TO give the 2013 Formula 1 season a little extra spice, I have decided to create my own championships within the main championships.
All this season after each race I will post the following points standings: the drivers’ championship based on the 1935 and 1957 points systems, a rookie drivers’ championship, an engines’ championship and a nations’ championship.
Later in the season I will also run a European Grand Prix championship (with double points for Monaco!) as well as what the drivers’ championship would look like if only their best 11 results counted (ala the 1980s).

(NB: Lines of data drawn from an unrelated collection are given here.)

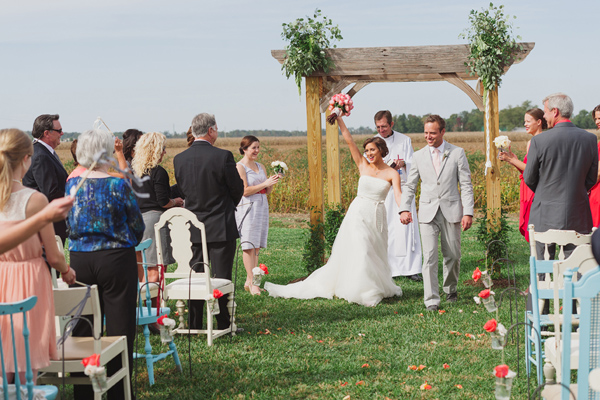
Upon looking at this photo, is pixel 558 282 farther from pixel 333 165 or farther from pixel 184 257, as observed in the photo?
pixel 333 165

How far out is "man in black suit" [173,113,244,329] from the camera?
20.8ft

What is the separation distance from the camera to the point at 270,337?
20.8ft

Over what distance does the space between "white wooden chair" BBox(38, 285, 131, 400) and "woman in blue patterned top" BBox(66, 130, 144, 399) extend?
0.48ft

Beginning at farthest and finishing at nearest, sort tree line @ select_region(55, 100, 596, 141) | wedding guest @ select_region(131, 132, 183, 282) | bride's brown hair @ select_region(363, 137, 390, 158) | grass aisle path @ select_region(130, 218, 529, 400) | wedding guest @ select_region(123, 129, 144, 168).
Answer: tree line @ select_region(55, 100, 596, 141) → bride's brown hair @ select_region(363, 137, 390, 158) → wedding guest @ select_region(123, 129, 144, 168) → wedding guest @ select_region(131, 132, 183, 282) → grass aisle path @ select_region(130, 218, 529, 400)

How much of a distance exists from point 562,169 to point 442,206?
151 centimetres

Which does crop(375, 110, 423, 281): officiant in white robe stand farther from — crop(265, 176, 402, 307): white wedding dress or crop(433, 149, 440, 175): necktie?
crop(433, 149, 440, 175): necktie

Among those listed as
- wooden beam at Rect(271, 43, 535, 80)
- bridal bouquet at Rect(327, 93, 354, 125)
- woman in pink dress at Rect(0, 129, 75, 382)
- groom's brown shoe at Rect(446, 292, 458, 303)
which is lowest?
groom's brown shoe at Rect(446, 292, 458, 303)

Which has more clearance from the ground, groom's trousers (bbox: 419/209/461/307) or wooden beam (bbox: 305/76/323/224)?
wooden beam (bbox: 305/76/323/224)

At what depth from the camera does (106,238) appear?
4223mm

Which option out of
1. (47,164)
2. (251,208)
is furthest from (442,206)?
(47,164)

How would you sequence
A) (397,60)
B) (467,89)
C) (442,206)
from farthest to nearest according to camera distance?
(397,60) < (467,89) < (442,206)

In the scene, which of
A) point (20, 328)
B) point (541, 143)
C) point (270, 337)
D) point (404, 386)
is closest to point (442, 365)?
point (404, 386)

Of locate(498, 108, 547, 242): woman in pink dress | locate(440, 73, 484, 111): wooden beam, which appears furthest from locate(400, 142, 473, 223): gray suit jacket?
locate(440, 73, 484, 111): wooden beam

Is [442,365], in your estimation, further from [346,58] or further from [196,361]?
[346,58]
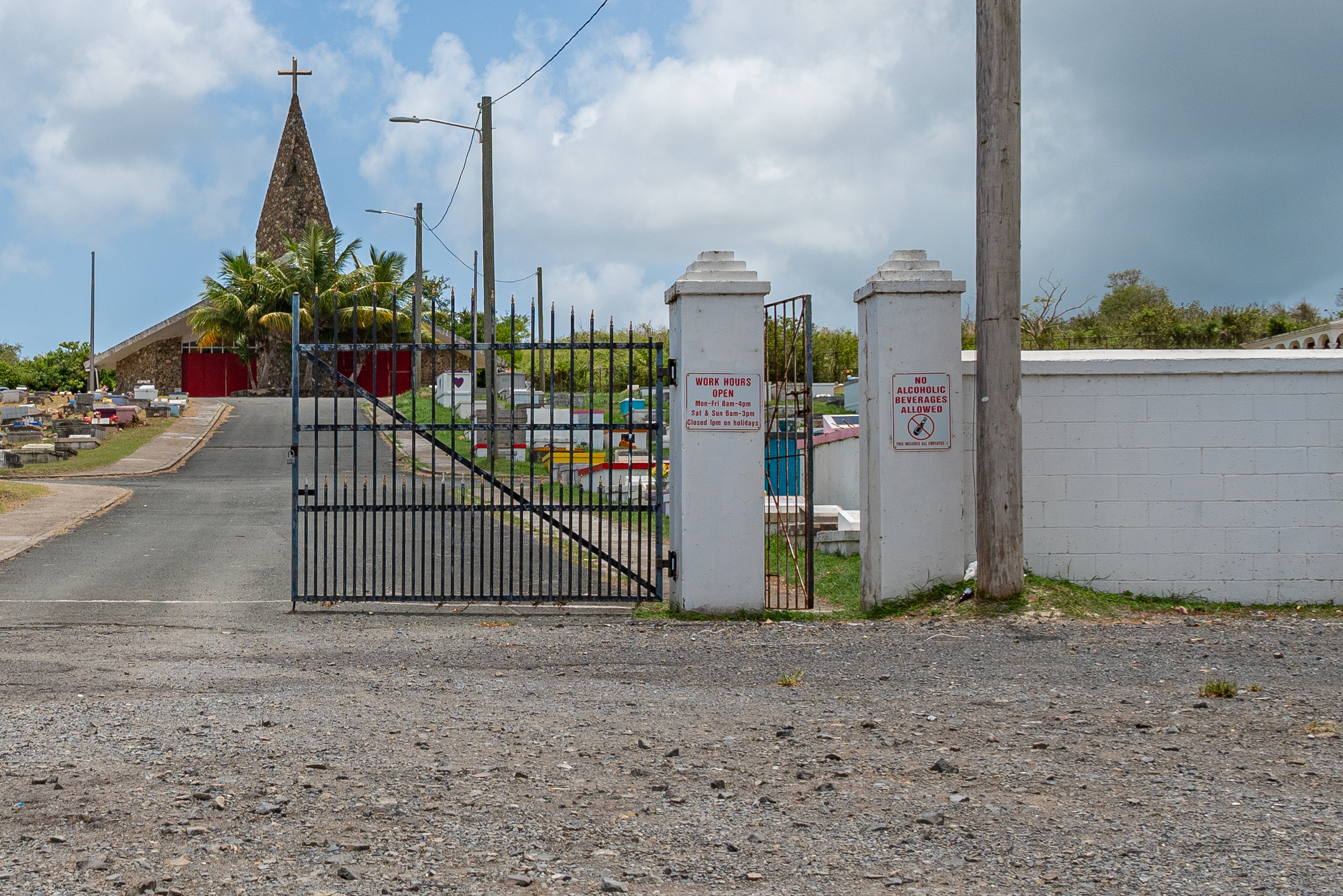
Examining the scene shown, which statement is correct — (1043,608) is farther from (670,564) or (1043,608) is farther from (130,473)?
(130,473)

Hopefully these alternate championships will throw up some interesting results, or they’ll prove that no matter what system you use the cream will always rise to the top.
World Drivers’ Championship, 1935 AIACR European Championship points system.
From 1931-’32, 1935-’39 a European drivers’ championship was run and consisted of the three to five major Grand Prix of the season.
Italy, France, Belgium, Germany, Switzerland, Spain and Monaco all held at least one championship race.
Unlike today, the driver with the least points at the end of the season was declared champion.
The winning driver would receive one point, second two and third three.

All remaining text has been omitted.